Hulp bij het opsporen van storingen voor de standverwarming
Deze hulp geeft vergaande aanwijzingen bij het opsporen van storingen bij problemen met de standverwarming.
Opsomming van bekende symptomen:
- Geen mogelijkheid aan het MID of de boordmonitor om de standverwarming in te schakelen.
Wanneer er na contactslotstand 1 en de selectie ter activering van de standverwarming geen melding in het display wordt weergegeven, dan kan de oorzaak ook een niet voor standverwarming gecodeerde IKE zijn.

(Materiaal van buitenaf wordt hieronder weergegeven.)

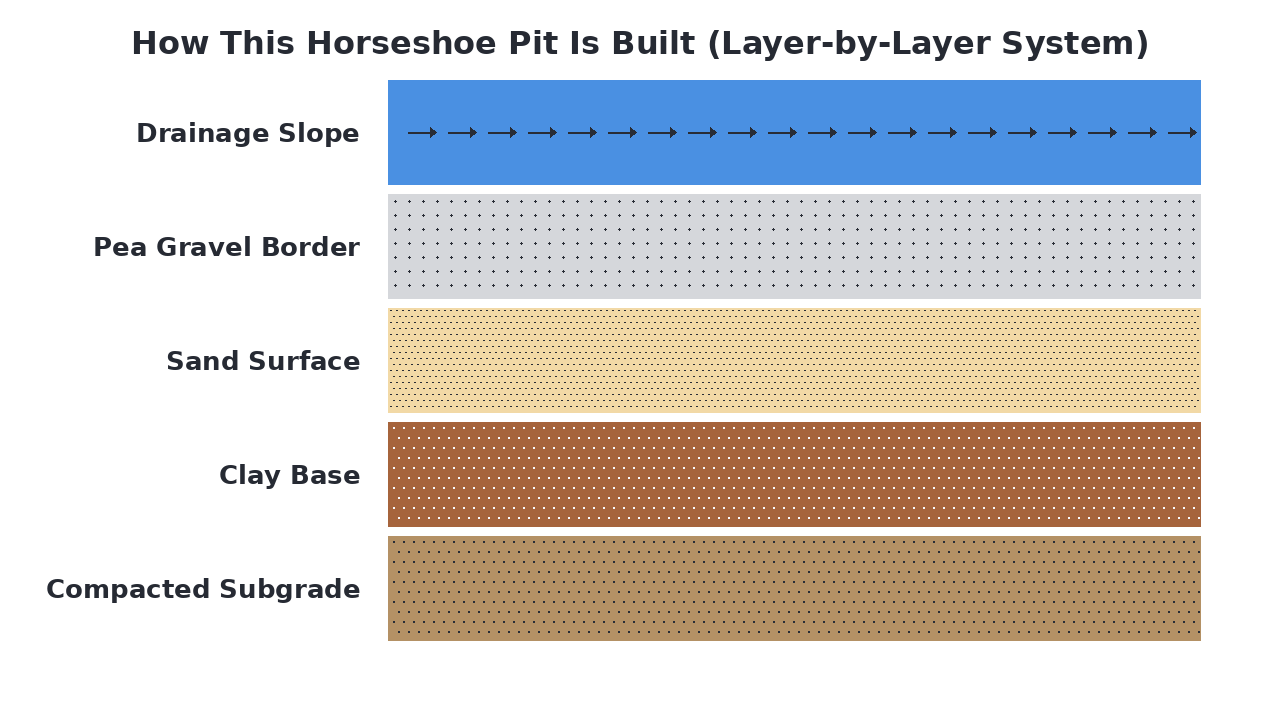 How This Horseshoe Pit Is Built (Layer-by-Layer System)

Drainage Slope

Pea Gravel Border

Sand Surface

Clay Base

Compacted Subgrade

- Na het inschakelen van de standverwarming en verandering van de melding in het MID of de boordmonitor naar de uitschakelmodus, schakelt deze onmiddellijk weer terug naar de inschakelmodus.

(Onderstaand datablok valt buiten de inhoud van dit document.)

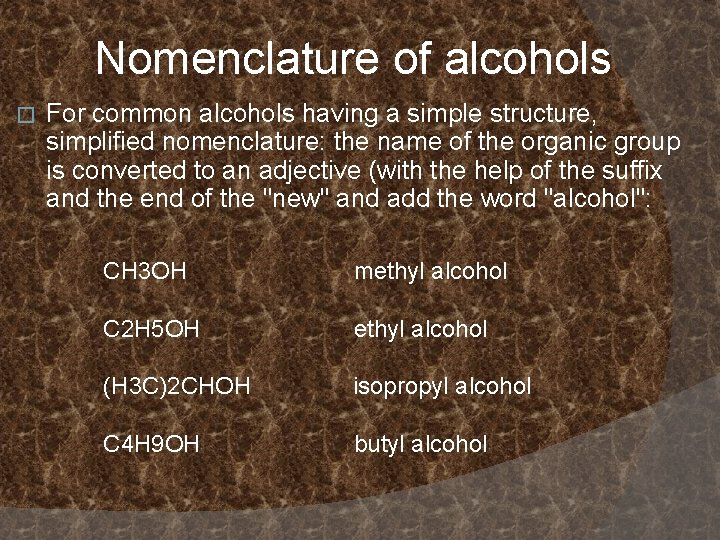 Nomenclature of alcohols

For common alcohols having a simple structure, simplified nomenclature: the name of the organic group is converted to an adjective (with the help of the suffix and the end of the "new" and add the word "alcohol":

CH3OH methyl alcohol

C2H5OH ethyl alcohol

(H3C)2CHOH isopropyl alcohol

C4H9OH butyl alcohol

Wanneer de melding onmiddellijk weer terugverandert, dan kan dit door onderbreking van de trigger- of statusverbinding worden veroorzaakt, maar het zou ook op een defecte standverwarmings-regeleenheid kunnen wijzen.

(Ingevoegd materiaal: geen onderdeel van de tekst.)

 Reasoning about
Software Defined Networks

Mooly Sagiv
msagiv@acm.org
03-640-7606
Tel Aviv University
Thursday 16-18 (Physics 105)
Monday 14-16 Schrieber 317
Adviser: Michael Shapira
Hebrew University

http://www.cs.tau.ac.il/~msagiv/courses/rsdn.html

Bij het inschakelen wordt er door de verwarmings-regeleenheid op de triggerverbinding een spanning van 12 V uitgegeven. De Telestartontvanger begrenst deze spanning op een waarde tussen 6V tot 9V, zo lang de kabels in orde zijn. De ontvanger geeft een spanning van ca. 6V aan de standkachel door. Via de statusverbinding krijgt de verwarmings-regeleenheid informatie, of de standverwarming is gestart. Wanneer er geen signaal komt, dan wordt de startprocedure afgebroken.
- Na het inschakelen begint de standverwarming te werken (de verbrandingslucht-ventilator is te horen), schakelt echter na ca. 5 minuten af (2 startpogingen en storingsnaloop).
De standverwarming kon m.b.v. de triggerverbinding worden geactiveerd en geeft via de statusverbinding de feed-back melding, dat hij zich in de startfase bevindt, door aan de verwarmings-regeleenheid.
De melding in het display van het MID of de boordmonitor blijft in de uitschakelmodus staan. Dit betekent, dat de trigger- en statusverbinding in orde moeten zijn.
Wanneer de oververhittingsbeveiliging is geactiveerd of er een component van de standverwarming defect is, waardoor de start wordt verhinderd, dan wordt er een tweede startpoging uitgevoerd. Vervolgens heeft er een storingsnaloop plaats en de standverwarming schakelt af. De melding in het display van het MID of de boordmonitor schakelt weer om naar de inschakelmodus.
In dit geval moet de standkachel met de diagnose op defecte componenten of een geactiveerde oververhittingsbeveiliging worden gecheckt. Daartoe kan in aansluiting aan de storingsnaloop ook de knippercode aan de spanningsverzorging voor de gloeistift worden opgeroepen.